Shunzei’s judgement: Although both poems seem without fault, ‘a flurry of thoughts’ (nokoru koto naki) suggests all the sorrows of autumn, but the initial part of the poem states that all the poet can hear is the snipes’ wing-beats – and nothing else – so there is a disagreement in what the poem is expressing. I do wonder about the initial line of the Left’s poem, but it should win.
Left (Win).
山遠き門田の末は霧晴て穂波に沈む有明の月
yama tōki kadota no sue wa kiri harete honami ni shizumu ariake no tsuki |
By the distant mountains, At the farthest reach of fields before my gates, The mists are clearing, and Sinking amongst the waves of rice-ears is The dawntime moon… |
395
Right.
夕月夜ほのめく影も哀なり稲葉の風は袖に通ひて
yūzukuyo honomeku kage mo awarenari inaba no kaze wa sode ni kayoite |
The autumn evening moon’s Faint light is Moving, indeed; The wind upon the rice-stalks Passing o’er my sleeves… |
396
The Right simply say that the Left’s poem is ‘good’. The Left have no criticisms of the Right’s poem.

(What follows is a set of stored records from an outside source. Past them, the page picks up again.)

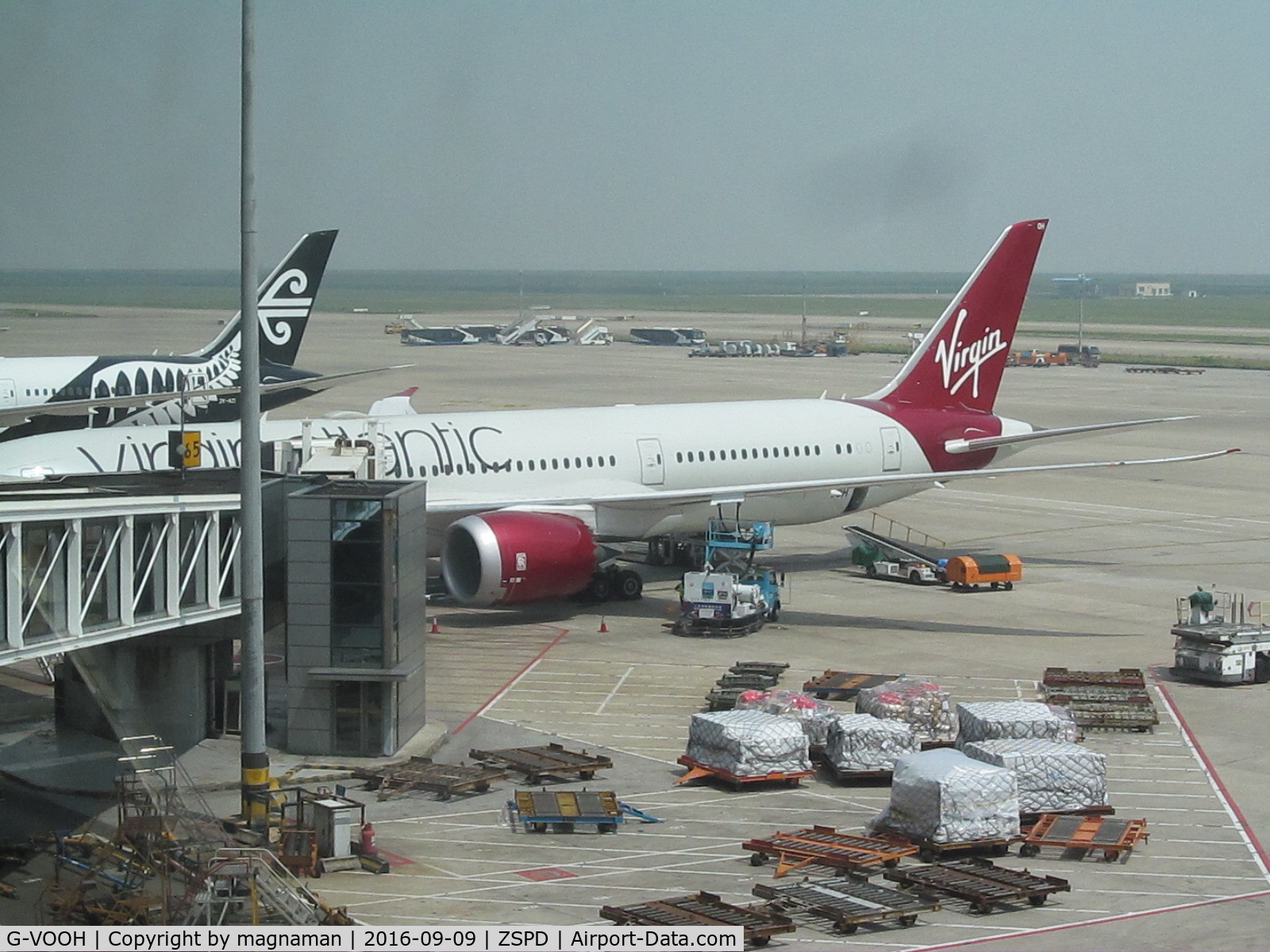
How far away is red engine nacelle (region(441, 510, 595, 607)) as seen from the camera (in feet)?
141

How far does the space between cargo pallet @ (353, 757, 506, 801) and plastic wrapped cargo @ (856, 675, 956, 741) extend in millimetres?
7501

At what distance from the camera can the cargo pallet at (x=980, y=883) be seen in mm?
23672

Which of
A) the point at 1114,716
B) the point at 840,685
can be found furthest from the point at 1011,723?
the point at 840,685

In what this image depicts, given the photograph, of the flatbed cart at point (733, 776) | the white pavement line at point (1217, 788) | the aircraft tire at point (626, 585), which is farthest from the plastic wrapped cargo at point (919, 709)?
the aircraft tire at point (626, 585)

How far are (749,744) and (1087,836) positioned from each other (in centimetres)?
604

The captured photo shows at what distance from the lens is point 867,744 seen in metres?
30.2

Shunzei’s judgement: The Left’s ‘dawntime moon’ (ariake no tsuki) and the Right’s ‘early evening moon’ are both deeply moving; the Left, continuing with ‘at the farthest reach of fields before my gates, the mists are clearing’ (kadota no sue wa kiri harete) is particularly fine, I feel. ‘Sinking amongst the waves of rice-ears’ (honami ni shizumu) is certainly technically proficient, and yet lacks a certain profundity. And yet, the initial ‘By the distant mountains’ (yama tōki) show a true depth. It should win.